Ha habido un momento que no he sabido que hacer. Cooper, sí. Se ha apartado a la vera del camino y después de olisquear unos cardos silvestres ha echado una meada larga. Pup-pu-pup cantaba en ese momento una abubilla. Contestaba al pup-pup-pup de otra que estaba sobre un almendro. La abubilla ha salido volando como contestación al reclamo. Luego, Cooper  ha venido hacia mí y se ha sentado en el suelo. Me ha parecido que me invitaba a hacer lo mismo.
Mientras me sentaba frente a él, se ha acercado un poco más y se ha atrevido a lamerme una zapatilla. Buscaba una caricia. Cualquiera que lo hubiera visto seguro que hubiera sacado su móvil y hubiera grabado la escena. Juro que he pensado hacerlo yo mismo. ¿Pero a quien iba a enseñarlo con el riesgo  de perderme en aquel momento la emoción del animal y la mía propia? He desistido de ello. No obstante he sacado el móvil viejo del bolsillo y se lo he ofrecido. Cooper lo ha olido y lo ha despreciado. Estaba más interesado en mi caricia. Luego, lo extraño ha sido que me lo ha quitado de la mano y ha huido con él en la boca. Ha debido pensar que así acababa con mi amenaza. Por más que he salido corriendo detrás, no he podido alcanzarle. Algo más que añadir al “debe” de la factura de la Maratón de Roma. Cooper estaba mejor preparado que yo para huir por el camino hasta el cruce de un sendero por donde ha salido monte abajo. Si aguantara así más de cuarenta  kilómetros le propondría que corriera por mí la Maratón de Berlín.

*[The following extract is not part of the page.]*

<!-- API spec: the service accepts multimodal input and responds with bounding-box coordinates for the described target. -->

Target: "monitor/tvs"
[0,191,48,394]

Después he vuelto a casa, a donde he llegado,  encendidas ya las luces, después de recoger del almez mi cortaviento. Júpiter aparecía en ese momento en el cielo, arrogante como un galán treintañero por encima de la Sierra, acompañado del primer trueno que iniciaba la tormenta. Confío que Cooper me llame un día de estos para darme noticias.